INPUT_FOLDER_PATH = "xxxxxxxxx/xxxxxxxx/xxxx"  # without bucket name
OUTPUT_FOLDER_PATH = "xxxxxx/xxxxxxxx/xxxxx"  # without bucket name

**PROJECT_ID**: *provide the project id*

**BUCKET_NAME**: *Provide the bucket name from google cloud storage.*

**INPUT_FOLDER_PATH**: *Provide the location of the TIF file stored on google cloud storage*

**OUTPUT_FOLDER_PATH**: *Provide the location of the output path to store the jpeg image files*


### 2. Run the Code
Use the function given in the sample code which stores the converted jpeg files in the desired location of google cloud storage.
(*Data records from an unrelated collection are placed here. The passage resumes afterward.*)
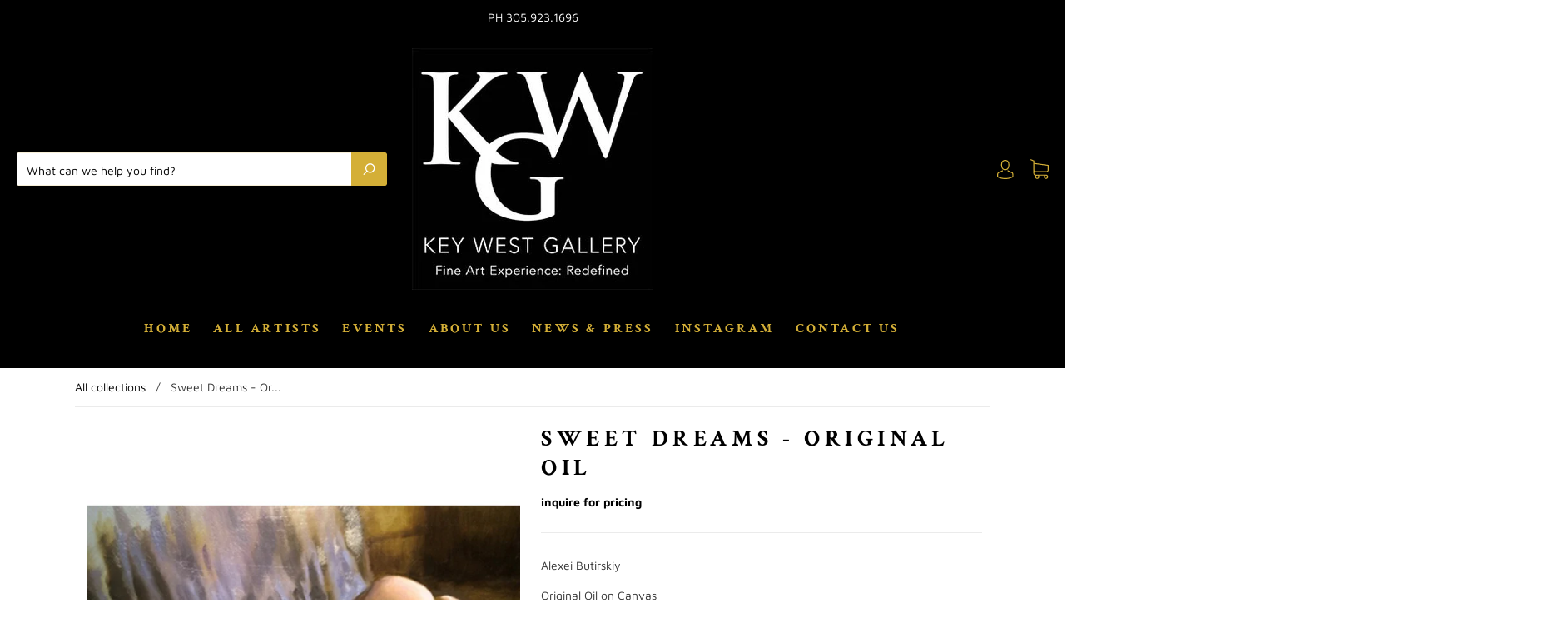

--- FILE ---
content_type: text/css
request_url: https://keywestgallery.com/cdn/shop/t/18/assets/custom.css?v=83289090286896010631761655211
body_size: -701
content:
.collection-wrapper-sidebar {
    float: left;
}
.list-col-sidebar ul li {
    list-style: none;
    display: flex;
}
#shopify-section-1606944539917fc8a7 .collection-wrapper-sidebar {
    display: none;
}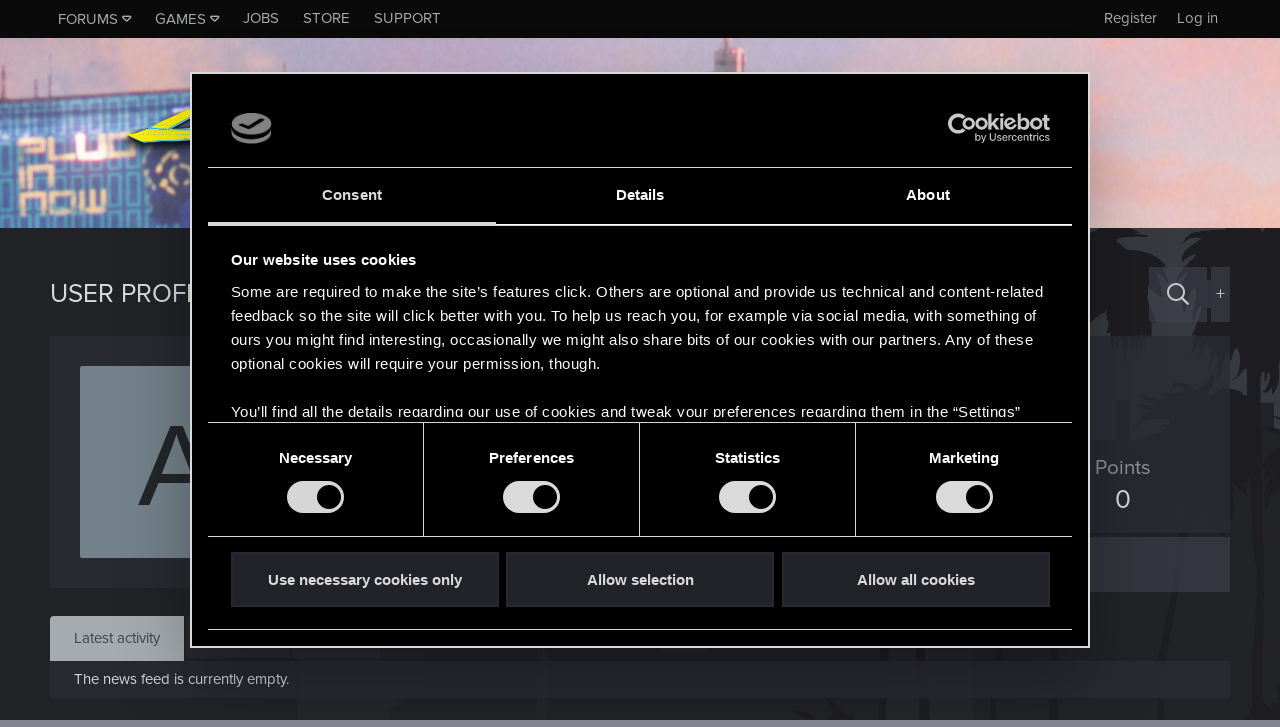

--- FILE ---
content_type: text/css; charset=utf-8
request_url: https://forums.cdprojektred.com/css.php?css=public%3Amember.less%2Cpublic%3Aextra.less&s=86&l=8&d=1769427088&k=f9077d0ad9a163699e0bd874c4a7af1a9f64d6e3
body_size: 3906
content:
@charset "UTF-8";

/********* public:member.less ********/
.red-tracker{background-image:url("styles/fonts/red_tracker.svg");background-size:50%;background-position:50%;background-repeat:no-repeat}.is-selected .red-tracker{background-image:url("[data-uri]")}@media (max-width:650px){.red-tracker{background-image:url('[data-uri]');background-size:100%;width:18px;height:18px}.is-selected .red-tracker{background-image:url('[data-uri]')}}.memberHeader:before,.memberHeader:after{content:" ";display:table}.memberHeader:after{clear:both}.memberHeader-avatar,.memberHeader-content{background:rgba(43,43,52,0.8);border-bottom:0px solid #292929}.memberHeader-avatar{float:left;padding:30px}.memberHeader-avatar img,.memberHeader-avatar .avatar{display:block}.memberHeader-content{padding:10px 30px;margin-left:256px}.memberHeader-name{margin:0;margin-top:3px;padding:0;font-weight:400;font-size:26px;color:#006683}.memberHeader-buttons{margin-left:254px;margin-right:-2px;display:flex}.memberHeader-buttons>.button.button--big{flex:1;margin:4px 2px}.memberHeader-buttons>.button.button--big.member_button--special{background-color:#006683}.memberHeader-buttons>.button.button--big:last-of-type{margin-right:0}.memberHeader-actionTop{float:right}.memberHeader--withBanner .memberHeader-blurbContainer{color:white;background:rgba(0,0,0,0.4);border-radius:4px;padding:8px;margin-top:8px;text-shadow:0 0 1px #000}.memberHeader--withBanner .memberHeader-blurbContainer .memberHeader-blurb:first-child{margin-top:0}.memberHeader--withBanner .memberHeader-blurbContainer .memberHeader-blurb .pairs dt,.memberHeader--withBanner .memberHeader-blurbContainer .memberHeader-blurb a{color:#ccc}.memberHeader-banners,.memberHeader-blurb{margin-top:4px}.memberHeader-blurb:not(.pairs--inline){margin-top:-4px;font-size:18px}.memberHeader-blurb.pairs--inline{display:block;margin-top:6px}.memberHeader-separator{margin:30px 0;border:none;border-top:0px solid #292929}.memberHeader-stats{font-size:26px}.memberHeader-stats .pairJustifier{width:95%;margin:0 auto}.memberHeader-stats .pairs.pairs--rows{min-width:100px}@media (max-width:650px){.memberHeader-stats .pairs.pairs--rows{width:calc(50% - 5px)}}@media (max-width:650px){.memberHeader-avatar .avatar{width:96px;height:96px;font-size:58px}.memberHeader-content,.memberHeader-buttons{padding-left:156px}.memberHeader-content{margin-left:0}}@media (max-width:480px){.memberHeader-avatar{display:block;float:none;padding-bottom:0;text-align:center}.memberHeader-avatar .avatar{display:inline-block}.memberHeader-content,.memberHeader-buttons{padding-left:30px}.memberHeader-main .memberHeader-content{display:flex;flex-direction:column;padding-top:0;min-height:0;text-align:center}.memberHeader-name{text-align:center;margin-top:0}.memberHeader-actionTop{float:none;order:2;margin-top:4px}.memberHeader-buttons{text-align:center}.memberHeader-banners,.memberHeader-blurb{text-align:inherit}}.block-tabHeader.block-tabHeader--memberTabs{border-bottom:none}.js-memberTabPanes .block-row{margin-top:0}.memberOverviewBlocks{list-style:none;margin:0;padding:0;display:flex;flex-wrap:wrap;align-items:stretch}.memberOverviewBlocks>li{width:33.3%;max-width:100%;padding:8px 12px}.has-no-flexbox .memberOverviewBlocks>li{display:inline-block;vertical-align:top}@media (max-width:1150px){.memberOverviewBlocks>li{width:50%}}@media (max-width:580px){.memberOverviewBlocks>li{width:100%}}.memberOverviewBlock{display:flex;flex-direction:column}.memberOverviewBlock-list{list-style:none;margin:0;padding:0}.memberOverviewBlock-list>li{margin:8px 0}.memberOverviewBlock-seeMore{background:rgba(65,65,79,0.5);border:0px solid #292929;padding:4px;text-align:center;margin-top:auto}

/********* public:extra.less ********/
.red-tracker{background-image:url("styles/fonts/red_tracker.svg");background-size:50%;background-position:50%;background-repeat:no-repeat}.is-selected .red-tracker{background-image:url("[data-uri]")}@media (max-width:650px){.red-tracker{background-image:url('[data-uri]');background-size:100%;width:18px;height:18px}.is-selected .red-tracker{background-image:url('[data-uri]')}}@font-face{font-family:'ProximaNova';src:url('styles/fonts/proximanova/Proxima Nova Bold.otf') format('opentype');font-weight:bold}@font-face{font-family:'ProximaNova';src:url('styles/fonts/proximanova/Proxima Nova Regular.otf') format('opentype')}@font-face{font-family:'ProximaNova';src:url('styles/fonts/proximanova/Proxima Nova Bold Italic.otf') format('opentype');font-weight:bold;font-style:italic}@font-face{font-family:'ProximaNova';src:url('styles/fonts/proximanova/Proxima Nova Regular Italic.otf') format('opentype');font-style:italic}@keyframes flick{0%{opacity:1}11.6%{opacity:1}11.8%{opacity:0.9}12%{opacity:0.8}12.2%{opacity:0.9}12.4%{opacity:1}31.8%{opacity:0.9}32%{opacity:0}32.2%{opacity:0.9}94.8%{opacity:1}95%{opacity:0;filter:hue-rotate(0)}95.2%{opacity:0.9;filter:hue-rotate(180deg)}97%{filter:hue-rotate(0)}100%{opacity:1}}.bbWrapper img{position:relative;color:transparent;font-size:0}.bbWrapper img:before{content:"\f127" " Broken image!";display:inline-block;height:calc(100% + 10px);width:100%;background-color:#c6c6cb;min-width:100px;padding:10px;text-align:center;font-size:16px;font-style:normal;font-family:FontAwesome;color:#41414f}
#### Install the required Libraries

In [None]:
!pip install pillow
!pip install tqdm
!pip install google-cloud

In [None]:
from google.cloud import storage
from PIL import Image
from io import BytesIO
from typing import IO
from tqdm.notebook import tqdm
from google.cloud.storage.blob import Blob

storage_client = storage.Client(project=PROJECT_ID)
bucket = storage_client.get_bucket(BUCKET_NAME)


def get_file(file_path: str) -> IO[BytesIO]:
    """
    Read a file from Google Cloud Storage.

    Args:
        file_path (str): The path of the file in Google Cloud Storage.

    Returns:
        IO[BytesIO]: A BytesIO stream of the file content.
    """
    blob = bucket.blob(file_path)
    byte_stream = BytesIO()
    blob.download_to_file(byte_stream)
    byte_stream.seek(0)
    return byte_stream


def store_blob(document: bytes, file_path: str) -> None:
    """
    Store a file in Google Cloud Storage.

    Args:
        document (bytes): The content of the file to be stored.
        file_path (str): The path where the file will be stored in Google Cloud Storage.

    Returns:
        None
    """
    blob = bucket.blob(file_path)
    blob.upload_from_string(document, content_type="image/jpeg")


blobs = bucket.list_blobs(prefix=INPUT_FOLDER_PATH)
files = [
    blob.name
    for blob in blobs
    if blob.name.endswith(".TIF")
    or blob.name.endswith(".tif")
    or blob.name.endswith(".TIFF")
    or blob.name.endswith(".tiff")
]

for file_path in tqdm(files):
    print(file_path)
    image_data = get_file(file_path)
    outfile_name = OUTPUT_FOLDER_PATH + "/" + file_path.split("/")[-1][:-4] + "jpeg"
    im = Image.open(image_data)
    out = im.convert("RGB")
    image_str = BytesIO()
    out.save(image_str, "JPEG")
    contents = image_str.getvalue()
    store_blob(contents, outfile_name)

## Output

Converted Jpeg files will be saved in the output folder.